(TEXT PROVIDED begins)

Medieval Albanian New Testament manuscript

Codex Purpureus Beratinus (Kodiku i Beratit, Kodiku i Purpurt i Beratit) is an uncial illuminated manuscript Gospel book written in Greek. It is designated by the siglum Φ or 043 in the Gregory-Aland numbering of New Testament manuscripts, and ε 17 in the von Soden numbering of New Testament manuscripts. Using the study of comparative writing styles (palaeography), it has been dated to the 6th-century. The manuscript is written in an uncial hand on purple vellum with silver ink. It is preserved at the Albanian National Archives (shelf number Nr. 1) in Tirana, Albania. It was formerly possessed by the St. George Church in the town of Berat, Albania, hence the 'Beratinus' appellation.

== Description ==
The manuscript is a codex (precursor to the modern book format), containing the Gospel of Matthew and the Gospel of Mark, with several considerable gaps: Matthew 1:1-6:3, 7:26-8:7, 18:23-19:3, and Mark 14:62-end. It contains 190 extant parchment leaves measuring 31.4 × 26.8 cm, or approximately the same size as those of Codex Alexandrinus, and has two columns per page, but the letters are much larger. It is written with 17 lines per page, 8-12 letters per line, in very regular letters, in silver ink. The title and the first line in Mark are written in gold ink. The writing is continuous in full lines without stichometry. Quotations from the Old Testament are marked with an inverted comma (<).

The text is divided according to the chapters (known as κεφαλαια / kephalaia), with the numerals of the κεφαλαια inserted in the left margin, and their titles (known as τιτλοι / titloi) written at the top of the pages. The numerals of the Ammonian sections are given in the left margin, and references to the Eusebian Canons were added by a later hand in the 8th century. A note in the manuscript states that the loss of the other two Gospels is due to "the Franks of Champagne", i.e. some of the Crusaders, who may have seen it while at Patmos, where it was formerly believed to have been.

== Text ==
The Greek text of the codex is considered to be generally a representative of the Byzantine text-type, but it contains the long Western addition after Matthew 20:28, occurring also in Codex Bezae. Biblical scholar Kurt Aland gave it the following textual profile: 131^{1}, 83^{1/2}, 11^{2}, 18^{s}. According to biblical scholar Burnett H. Streeter, Codex Beratinus is a tertiary witness to the Caesarean text. It is grouped with N, O, Σ, and Uncial 080 to constitute the Purple Uncials. Kurt Aland placed the first four manuscripts into Category V of his New Testament manuscript classification system, and it is certain that they are more Byzantine than anything else. Aland did not categorize Uncial 080.

(TEXT PROVIDED ends)
(STUDY MATERIAL begins)

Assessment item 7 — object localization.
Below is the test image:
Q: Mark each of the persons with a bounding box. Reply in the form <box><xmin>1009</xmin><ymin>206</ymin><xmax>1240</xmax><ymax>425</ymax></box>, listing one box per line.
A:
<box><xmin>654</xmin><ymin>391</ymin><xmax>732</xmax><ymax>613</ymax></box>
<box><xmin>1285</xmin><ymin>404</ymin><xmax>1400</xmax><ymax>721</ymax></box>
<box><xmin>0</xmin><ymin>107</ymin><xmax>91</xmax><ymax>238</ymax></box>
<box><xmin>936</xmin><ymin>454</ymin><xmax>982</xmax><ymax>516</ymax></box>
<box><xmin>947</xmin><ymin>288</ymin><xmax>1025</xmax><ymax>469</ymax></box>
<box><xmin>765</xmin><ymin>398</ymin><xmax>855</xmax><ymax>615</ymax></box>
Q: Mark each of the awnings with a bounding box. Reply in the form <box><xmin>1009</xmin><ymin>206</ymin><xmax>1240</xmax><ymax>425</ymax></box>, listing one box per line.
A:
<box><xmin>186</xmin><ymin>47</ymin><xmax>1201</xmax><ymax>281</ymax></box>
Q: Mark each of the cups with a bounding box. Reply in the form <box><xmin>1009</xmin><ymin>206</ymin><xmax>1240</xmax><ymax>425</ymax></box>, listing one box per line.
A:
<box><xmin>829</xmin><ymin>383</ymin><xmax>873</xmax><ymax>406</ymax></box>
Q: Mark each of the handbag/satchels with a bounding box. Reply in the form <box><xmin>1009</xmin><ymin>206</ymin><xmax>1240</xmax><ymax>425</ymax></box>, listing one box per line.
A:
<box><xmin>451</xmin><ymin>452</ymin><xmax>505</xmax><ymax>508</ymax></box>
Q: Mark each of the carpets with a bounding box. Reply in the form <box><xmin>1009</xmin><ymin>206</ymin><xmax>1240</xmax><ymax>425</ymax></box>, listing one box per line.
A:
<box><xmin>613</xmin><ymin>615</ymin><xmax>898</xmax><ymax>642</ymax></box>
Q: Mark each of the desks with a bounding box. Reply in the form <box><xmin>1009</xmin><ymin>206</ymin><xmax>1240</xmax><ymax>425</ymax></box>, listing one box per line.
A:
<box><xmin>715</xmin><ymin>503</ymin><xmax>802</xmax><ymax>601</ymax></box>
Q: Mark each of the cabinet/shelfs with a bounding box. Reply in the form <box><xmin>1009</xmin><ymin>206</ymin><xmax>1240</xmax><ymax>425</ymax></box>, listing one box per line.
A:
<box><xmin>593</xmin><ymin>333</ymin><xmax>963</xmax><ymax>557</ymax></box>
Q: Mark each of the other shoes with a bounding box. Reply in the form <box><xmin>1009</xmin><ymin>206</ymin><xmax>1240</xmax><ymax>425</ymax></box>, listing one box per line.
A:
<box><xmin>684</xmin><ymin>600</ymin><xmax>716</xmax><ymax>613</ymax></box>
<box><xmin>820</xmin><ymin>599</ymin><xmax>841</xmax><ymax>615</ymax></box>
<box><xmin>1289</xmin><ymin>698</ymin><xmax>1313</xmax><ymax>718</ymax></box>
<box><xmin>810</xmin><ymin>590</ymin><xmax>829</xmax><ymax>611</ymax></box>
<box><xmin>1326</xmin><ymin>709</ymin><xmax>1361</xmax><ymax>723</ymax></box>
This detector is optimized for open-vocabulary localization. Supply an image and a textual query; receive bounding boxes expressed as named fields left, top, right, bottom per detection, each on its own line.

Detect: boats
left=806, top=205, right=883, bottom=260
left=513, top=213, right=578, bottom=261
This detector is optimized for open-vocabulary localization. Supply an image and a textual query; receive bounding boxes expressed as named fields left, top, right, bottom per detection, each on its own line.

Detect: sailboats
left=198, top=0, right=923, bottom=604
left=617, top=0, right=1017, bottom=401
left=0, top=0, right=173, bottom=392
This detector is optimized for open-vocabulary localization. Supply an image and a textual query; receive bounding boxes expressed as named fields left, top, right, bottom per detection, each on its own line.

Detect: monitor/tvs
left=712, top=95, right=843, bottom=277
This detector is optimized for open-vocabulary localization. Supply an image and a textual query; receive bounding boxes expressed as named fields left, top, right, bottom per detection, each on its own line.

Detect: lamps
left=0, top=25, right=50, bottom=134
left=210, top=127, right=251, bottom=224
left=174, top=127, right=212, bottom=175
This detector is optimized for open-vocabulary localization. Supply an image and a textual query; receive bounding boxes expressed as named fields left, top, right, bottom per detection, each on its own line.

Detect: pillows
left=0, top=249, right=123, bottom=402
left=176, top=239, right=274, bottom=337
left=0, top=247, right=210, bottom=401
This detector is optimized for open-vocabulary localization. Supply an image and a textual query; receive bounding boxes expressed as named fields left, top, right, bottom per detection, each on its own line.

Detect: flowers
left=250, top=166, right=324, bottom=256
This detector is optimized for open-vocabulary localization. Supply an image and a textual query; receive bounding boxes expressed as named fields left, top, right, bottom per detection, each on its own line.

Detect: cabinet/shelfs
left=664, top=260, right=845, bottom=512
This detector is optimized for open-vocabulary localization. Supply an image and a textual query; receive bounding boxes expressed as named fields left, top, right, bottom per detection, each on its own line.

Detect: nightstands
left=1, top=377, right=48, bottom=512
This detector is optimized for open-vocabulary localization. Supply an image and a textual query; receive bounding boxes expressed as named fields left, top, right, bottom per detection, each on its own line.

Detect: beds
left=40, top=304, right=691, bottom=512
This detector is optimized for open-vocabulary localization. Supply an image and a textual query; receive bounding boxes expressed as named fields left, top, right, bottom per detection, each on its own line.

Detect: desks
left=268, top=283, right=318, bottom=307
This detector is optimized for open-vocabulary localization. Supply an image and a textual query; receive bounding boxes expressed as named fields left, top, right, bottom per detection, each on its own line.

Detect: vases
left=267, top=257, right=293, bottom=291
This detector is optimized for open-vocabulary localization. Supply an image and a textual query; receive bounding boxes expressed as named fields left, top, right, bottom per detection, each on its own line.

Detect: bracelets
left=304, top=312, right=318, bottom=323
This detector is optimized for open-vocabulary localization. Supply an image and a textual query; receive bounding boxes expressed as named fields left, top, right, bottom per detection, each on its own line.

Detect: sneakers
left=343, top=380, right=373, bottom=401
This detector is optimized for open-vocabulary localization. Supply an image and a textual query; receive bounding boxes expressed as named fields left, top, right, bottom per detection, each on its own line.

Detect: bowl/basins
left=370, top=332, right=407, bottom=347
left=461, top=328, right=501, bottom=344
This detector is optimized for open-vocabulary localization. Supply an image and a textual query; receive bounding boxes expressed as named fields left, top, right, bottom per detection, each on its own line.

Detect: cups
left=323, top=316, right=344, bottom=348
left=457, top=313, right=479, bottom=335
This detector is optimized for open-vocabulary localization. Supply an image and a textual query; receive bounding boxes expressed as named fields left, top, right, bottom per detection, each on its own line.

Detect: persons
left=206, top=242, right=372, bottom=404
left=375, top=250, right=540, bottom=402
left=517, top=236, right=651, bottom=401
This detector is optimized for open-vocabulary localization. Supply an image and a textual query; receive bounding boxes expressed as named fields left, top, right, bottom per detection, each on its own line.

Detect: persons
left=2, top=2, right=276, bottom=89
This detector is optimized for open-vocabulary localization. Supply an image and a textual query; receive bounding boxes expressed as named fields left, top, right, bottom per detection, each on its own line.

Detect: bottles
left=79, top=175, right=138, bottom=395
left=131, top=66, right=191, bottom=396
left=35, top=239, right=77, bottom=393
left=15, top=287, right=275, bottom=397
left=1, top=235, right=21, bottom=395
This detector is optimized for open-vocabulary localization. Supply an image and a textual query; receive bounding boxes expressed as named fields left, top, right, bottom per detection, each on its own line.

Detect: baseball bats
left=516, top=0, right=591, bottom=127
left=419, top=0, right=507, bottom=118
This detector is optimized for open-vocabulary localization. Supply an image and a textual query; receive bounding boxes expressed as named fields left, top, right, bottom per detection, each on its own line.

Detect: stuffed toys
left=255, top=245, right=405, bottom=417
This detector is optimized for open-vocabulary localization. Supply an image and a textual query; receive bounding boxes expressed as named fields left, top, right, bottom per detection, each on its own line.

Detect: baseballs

(STUDY MATERIAL ends)

WORK REQUIRED: Return the part of the text on the Codex Purpureus Beratinus from "Medieval Albanian New" to "the 'Beratinus' appellation.", copied word for word. These rows have nothing to do with the text.

RESULT OF THIS EXERCISE:
Medieval Albanian New Testament manuscript

Codex Purpureus Beratinus (Kodiku i Beratit, Kodiku i Purpurt i Beratit) is an uncial illuminated manuscript Gospel book written in Greek. It is designated by the siglum Φ or 043 in the Gregory-Aland numbering of New Testament manuscripts, and ε 17 in the von Soden numbering of New Testament manuscripts. Using the study of comparative writing styles (palaeography), it has been dated to the 6th-century. The manuscript is written in an uncial hand on purple vellum with silver ink. It is preserved at the Albanian National Archives (shelf number Nr. 1) in Tirana, Albania. It was formerly possessed by the St. George Church in the town of Berat, Albania, hence the 'Beratinus' appellation.